Provided data ▸
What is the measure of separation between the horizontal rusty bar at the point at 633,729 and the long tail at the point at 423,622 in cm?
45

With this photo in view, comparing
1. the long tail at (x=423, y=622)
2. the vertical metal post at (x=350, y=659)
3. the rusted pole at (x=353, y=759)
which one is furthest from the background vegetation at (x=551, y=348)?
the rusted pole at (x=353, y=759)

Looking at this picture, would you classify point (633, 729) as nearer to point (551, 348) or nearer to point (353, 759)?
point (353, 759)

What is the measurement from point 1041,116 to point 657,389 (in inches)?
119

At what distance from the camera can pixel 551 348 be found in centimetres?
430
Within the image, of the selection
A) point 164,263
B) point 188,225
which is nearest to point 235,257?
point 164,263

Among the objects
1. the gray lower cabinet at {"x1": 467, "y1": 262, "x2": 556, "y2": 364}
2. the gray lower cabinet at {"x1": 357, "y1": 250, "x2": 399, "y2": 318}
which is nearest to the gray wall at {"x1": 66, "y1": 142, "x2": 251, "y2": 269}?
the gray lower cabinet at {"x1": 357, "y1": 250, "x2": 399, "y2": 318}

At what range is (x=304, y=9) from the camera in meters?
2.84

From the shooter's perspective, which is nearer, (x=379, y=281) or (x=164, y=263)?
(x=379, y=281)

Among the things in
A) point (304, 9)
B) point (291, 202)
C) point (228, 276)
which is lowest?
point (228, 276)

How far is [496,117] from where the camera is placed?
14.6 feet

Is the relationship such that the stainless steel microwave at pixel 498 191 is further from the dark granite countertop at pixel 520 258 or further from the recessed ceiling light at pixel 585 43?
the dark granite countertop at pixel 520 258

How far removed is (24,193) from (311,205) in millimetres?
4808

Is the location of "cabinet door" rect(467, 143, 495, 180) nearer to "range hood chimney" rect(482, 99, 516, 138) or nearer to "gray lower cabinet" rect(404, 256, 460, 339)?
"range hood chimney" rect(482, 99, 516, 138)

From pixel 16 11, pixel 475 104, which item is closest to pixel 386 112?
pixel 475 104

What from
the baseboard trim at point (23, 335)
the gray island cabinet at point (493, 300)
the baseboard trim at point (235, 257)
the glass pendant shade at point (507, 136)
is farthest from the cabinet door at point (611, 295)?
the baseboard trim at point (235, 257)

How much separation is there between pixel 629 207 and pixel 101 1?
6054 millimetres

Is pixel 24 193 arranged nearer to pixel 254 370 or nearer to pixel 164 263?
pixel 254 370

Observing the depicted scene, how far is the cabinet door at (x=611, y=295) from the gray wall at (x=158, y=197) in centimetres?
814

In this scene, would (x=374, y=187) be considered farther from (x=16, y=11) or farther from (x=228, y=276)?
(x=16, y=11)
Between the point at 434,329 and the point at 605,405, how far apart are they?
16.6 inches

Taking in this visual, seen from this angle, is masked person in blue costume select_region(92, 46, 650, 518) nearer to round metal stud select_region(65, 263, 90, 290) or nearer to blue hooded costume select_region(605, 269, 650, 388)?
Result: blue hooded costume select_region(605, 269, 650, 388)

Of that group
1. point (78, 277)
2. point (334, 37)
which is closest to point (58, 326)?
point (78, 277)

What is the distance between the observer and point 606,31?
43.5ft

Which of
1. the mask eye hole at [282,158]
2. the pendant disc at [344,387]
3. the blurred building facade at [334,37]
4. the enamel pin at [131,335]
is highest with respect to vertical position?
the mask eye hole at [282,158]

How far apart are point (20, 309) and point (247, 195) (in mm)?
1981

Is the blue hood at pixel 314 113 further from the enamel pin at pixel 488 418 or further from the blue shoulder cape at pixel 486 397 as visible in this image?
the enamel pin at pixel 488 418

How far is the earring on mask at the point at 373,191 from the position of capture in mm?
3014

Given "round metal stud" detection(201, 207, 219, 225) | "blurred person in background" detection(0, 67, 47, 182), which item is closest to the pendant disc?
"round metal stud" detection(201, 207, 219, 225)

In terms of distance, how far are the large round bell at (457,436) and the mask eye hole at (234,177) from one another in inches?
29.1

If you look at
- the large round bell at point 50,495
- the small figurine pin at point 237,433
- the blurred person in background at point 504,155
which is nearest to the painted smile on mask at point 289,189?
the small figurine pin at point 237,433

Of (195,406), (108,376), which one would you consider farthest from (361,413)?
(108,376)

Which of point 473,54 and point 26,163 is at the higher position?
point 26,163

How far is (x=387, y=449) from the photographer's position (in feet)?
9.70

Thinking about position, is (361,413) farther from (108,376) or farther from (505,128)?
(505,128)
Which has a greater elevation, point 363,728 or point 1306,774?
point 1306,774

Short exercise ▸
All of the data needs to be reproduced exactly, with no line missing.

Answer for the task ▸
What is the measure of separation between the horizontal rusty bar at the point at 633,729 and the long tail at the point at 423,622 in cm?
45

With this photo in view, comparing
1. the long tail at (x=423, y=622)
2. the vertical metal post at (x=350, y=659)
3. the rusted pole at (x=353, y=759)
which one is furthest from the background vegetation at (x=551, y=348)?
the rusted pole at (x=353, y=759)

Looking at this picture, would you classify point (633, 729) as nearer to point (551, 348) or nearer to point (353, 759)?
point (353, 759)

What is the measurement from point 1041,116 to point 657,389 (in inches)?
119

At what distance from the camera can pixel 551 348 be found in centimetres?
430
Within the image, of the selection
A) point 164,263
B) point 188,225
which is nearest to point 235,257?
point 164,263

Among the objects
1. the gray lower cabinet at {"x1": 467, "y1": 262, "x2": 556, "y2": 364}
2. the gray lower cabinet at {"x1": 357, "y1": 250, "x2": 399, "y2": 318}
which is nearest to the gray wall at {"x1": 66, "y1": 142, "x2": 251, "y2": 269}?
the gray lower cabinet at {"x1": 357, "y1": 250, "x2": 399, "y2": 318}

At what range is (x=304, y=9) from the camera in meters?
2.84

From the shooter's perspective, which is nearer, (x=379, y=281) or (x=164, y=263)?
(x=379, y=281)

Among the things in
A) point (304, 9)
B) point (291, 202)
C) point (228, 276)
which is lowest?
point (228, 276)

How far is [496,117] from where the camera is placed?
14.6 feet

Is the relationship such that the stainless steel microwave at pixel 498 191 is further from the dark granite countertop at pixel 520 258 or further from the recessed ceiling light at pixel 585 43?
the dark granite countertop at pixel 520 258

How far removed is (24,193) from (311,205) in millimetres?
4808

Is the location of "cabinet door" rect(467, 143, 495, 180) nearer to "range hood chimney" rect(482, 99, 516, 138) or nearer to "gray lower cabinet" rect(404, 256, 460, 339)?
"range hood chimney" rect(482, 99, 516, 138)

From pixel 16 11, pixel 475 104, which item is closest to pixel 386 112?
pixel 475 104

What from
the baseboard trim at point (23, 335)
the gray island cabinet at point (493, 300)
the baseboard trim at point (235, 257)
the glass pendant shade at point (507, 136)
is farthest from the cabinet door at point (611, 295)?
the baseboard trim at point (235, 257)

How much separation is there between pixel 629 207 and pixel 101 1?
6054 millimetres

Is pixel 24 193 arranged nearer to pixel 254 370 or nearer to pixel 164 263?
pixel 254 370

Observing the depicted scene, how far is the cabinet door at (x=611, y=295) from the gray wall at (x=158, y=197) in centimetres?
814

In this scene, would (x=374, y=187) be considered farther from (x=16, y=11) or farther from (x=228, y=276)?
(x=16, y=11)
Between the point at 434,329 and the point at 605,405, how far apart are they?
16.6 inches

Taking in this visual, seen from this angle, is masked person in blue costume select_region(92, 46, 650, 518) nearer to round metal stud select_region(65, 263, 90, 290) or nearer to blue hooded costume select_region(605, 269, 650, 388)?
Result: blue hooded costume select_region(605, 269, 650, 388)

Of that group
1. point (78, 277)
2. point (334, 37)
which is closest to point (58, 326)?
point (78, 277)

What is the distance between the observer and point 606,31?
43.5ft

Which of
1. the mask eye hole at [282,158]
2. the pendant disc at [344,387]
3. the blurred building facade at [334,37]
4. the enamel pin at [131,335]
is highest with respect to vertical position?
the mask eye hole at [282,158]

How far apart are point (20, 309) and point (247, 195) (in mm)?
1981

Is the blue hood at pixel 314 113 further from the enamel pin at pixel 488 418 or further from the blue shoulder cape at pixel 486 397 as visible in this image?
the enamel pin at pixel 488 418

How far is the earring on mask at the point at 373,191 from the position of capture in mm?
3014

Given "round metal stud" detection(201, 207, 219, 225) | "blurred person in background" detection(0, 67, 47, 182), which item is closest to the pendant disc?
"round metal stud" detection(201, 207, 219, 225)

In terms of distance, how far are the large round bell at (457,436) and the mask eye hole at (234,177) from one another in inches?
29.1

If you look at
- the large round bell at point 50,495
- the small figurine pin at point 237,433
- the blurred person in background at point 504,155
which is nearest to the painted smile on mask at point 289,189?
the small figurine pin at point 237,433

Of (195,406), (108,376), which one would you consider farthest from (361,413)?
(108,376)

Which of point 473,54 and point 26,163 is at the higher position?
point 26,163

How far is (x=387, y=449) from the photographer's position (in feet)?
9.70

Thinking about position, is (361,413) farther from (108,376) or farther from (505,128)?
(505,128)
Which has a greater elevation, point 363,728 or point 1306,774?
point 1306,774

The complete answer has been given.